Researchers find a new therapeutic target in pancreatic cancer
The development of pancreatic cancer is driven by co-existing mutations in an oncogene involved in controlling cell growth, called KRAS, and in a tumor suppressor gene, called p53. But how these mutations cooperate to promote cancer is unknown.

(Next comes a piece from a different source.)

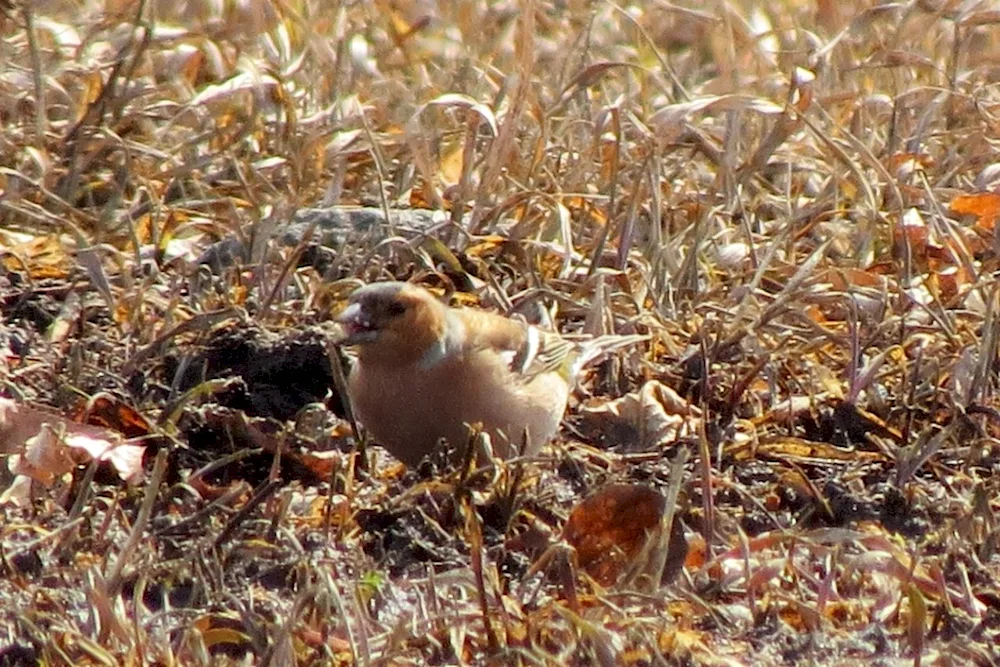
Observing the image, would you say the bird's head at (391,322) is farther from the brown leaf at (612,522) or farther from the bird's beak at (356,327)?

A new study co-led by Steven Leach, MD, Director of Dartmouth's and Dartmouth-Hitchcock's Norris Cotton Cancer Center (NCCC), uncovers a direct link between these mutations and the mechanism that regulates cell activity, providing insight for future development of therapeutics that could hit this newly found target in pancreatic cancer.
The study is co-led by Leach; Omar Abel-Wahab, MD, Associate Member in the Human Oncology and Pathogenesis Program at Memorial Sloan Kettering Cancer Center (MSKCC); and Luisa Escobar-Hoyos, Ph.D., MSc, Assistant Professor of Therapeutic Radiology at Yale School of Medicine and former post-doc in the Leach laboratory at MSKCC. Dr. Escobar-Hoyos conceived of and performed the work and serves as lead author, while Dr. Leach serves as co-senior author and along with Dr. Abdel-Wahab supervised the work, both while at MSKCC and while at NCCC. "The most commonly mutated tumor suppressor gene in cancer, p53, dramatically rewires RNA splicing, the fundamental cell mechanism by which RNA is processed before being translated into protein. The rewiring is done in a manner that leads to further activation of the KRAS oncogene, the major 'driver' gene in human pancreatic cancer," explains Leach.
The team analyzed every known mRNA splice variant encoded by the human genome—more than 200,000 possible sequences, in hundreds of pancreatic cancer patients. Their findings, "Altered RNA Splicing by Mutant p53 Activates Oncogenic RAS Signaling in Pancreatic Cancer" are newly published in Cancer Cell. "Our paper shows that a new class of drugs that alter RNA splicing have selective activity against p53-mutant pancreatic cancers," says Leach.
This study shows that there are still fundamental mechanisms to be discovered in cancer that can lead to new treatment strategies. Based on these findings, next steps will be to design clinical trials that will evaluate these new drugs in patients with pancreatic cancer.